— Extract —
........

In contrast to the bold, triumphant, and defined political works of earlier European painters, like Eugene Delacroix for example, the Impressionists were a more muted, subtle group of less defined painters, at least conventional wisdom instructs us so. The Impressionists give us only a glimpse of something, a passing blurred picture of motion; like a fading sunset over the ocean, people gathering in the park from a distance, couples sitting in a Parisian care, and so on. Some have even gone as far as to suggest that Impressionism is a kind of Hegelian reaction against emerging technologies, like photography, as well as the prevailing artistic establishment, like so-called “realism.” Perhaps to reduce Impressionists to mere reactionary impulses does a disservice to the movement. Perhaps not. Many of the works of Impressionism were accused of being unfinished, incomplete fragments, and as a result the movement garnered a reputation as a kind of iconoclastic movement. The story of Impressionism is the story of rebellion against conventional more, and in that way it is appealing to modern sensibilities -David will always be preferred to Goliath. At the same time, Impressionism appeals to the high class taste for leisure, as well as the low class desire for representation, to be seen and heard, with portrayals of peasants, immigrants, and working people. Uniquely, the Impressionists are also autobiographical. Their paintings tell the painter’s stories.

........

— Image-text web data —
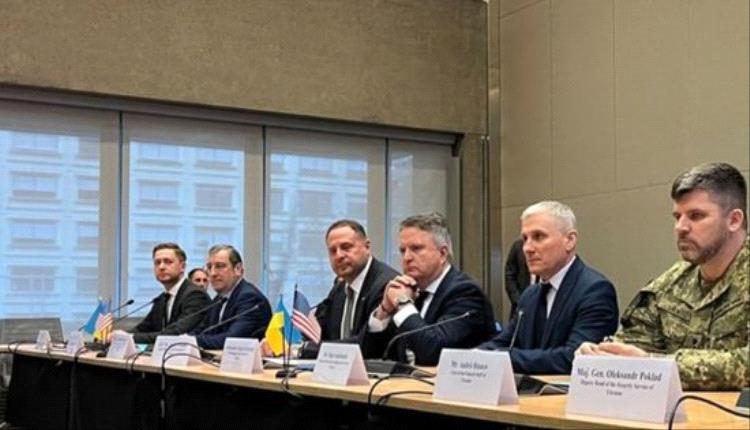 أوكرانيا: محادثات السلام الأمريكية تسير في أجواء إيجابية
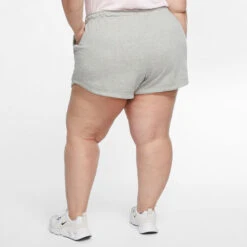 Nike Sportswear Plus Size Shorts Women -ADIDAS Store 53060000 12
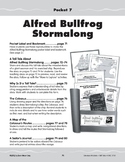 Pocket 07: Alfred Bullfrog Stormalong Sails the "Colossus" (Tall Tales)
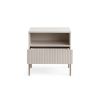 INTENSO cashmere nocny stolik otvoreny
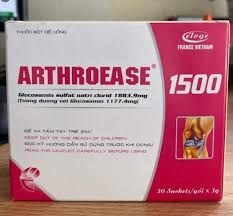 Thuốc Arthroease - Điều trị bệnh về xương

........

— Action item A —
Answer these questions from the Impressionism text:
(i) Which earlier European painter is named as an example of bold, triumphant, and defined political works?
(ii) What were many Impressionist works accused of being?
(iii) Which groups of people does the text list as subjects portrayed by the Impressionists?
— Action item B —
Condense the paragraph of the Impressionism text that begins "In contrast to the bold, triumphant" into a bulleted list that keeps its main facts.

— Solution A —
(i) Eugene Delacroix
(ii) Unfinished, incomplete fragments
(iii) Peasants, immigrants, and working people

— Solution B —
- Conventional wisdom holds that the Impressionists were more muted, subtle, and less defined than earlier European painters such as Eugene Delacroix, whose political works were bold, triumphant, and defined.
- Their paintings give only a glimpse of something, a passing, blurred picture of motion, such as a fading sunset over the ocean or people gathering in a park seen from a distance.
- Some have suggested Impressionism is a Hegelian reaction against emerging technologies like photography and against the prevailing artistic establishment, such as "realism." Whether reducing the movement to reactionary impulses does it a disservice is left open.
- Many works were accused of being unfinished, incomplete fragments, which gave the movement an iconoclastic reputation.
- As a story of rebellion against convention, Impressionism appeals to modern sensibilities.
- It appeals both to the high-class taste for leisure and to the low-class desire for representation, with portrayals of peasants, immigrants, and working people.
- Uniquely, the Impressionists are autobiographical, and their paintings tell the painter's stories.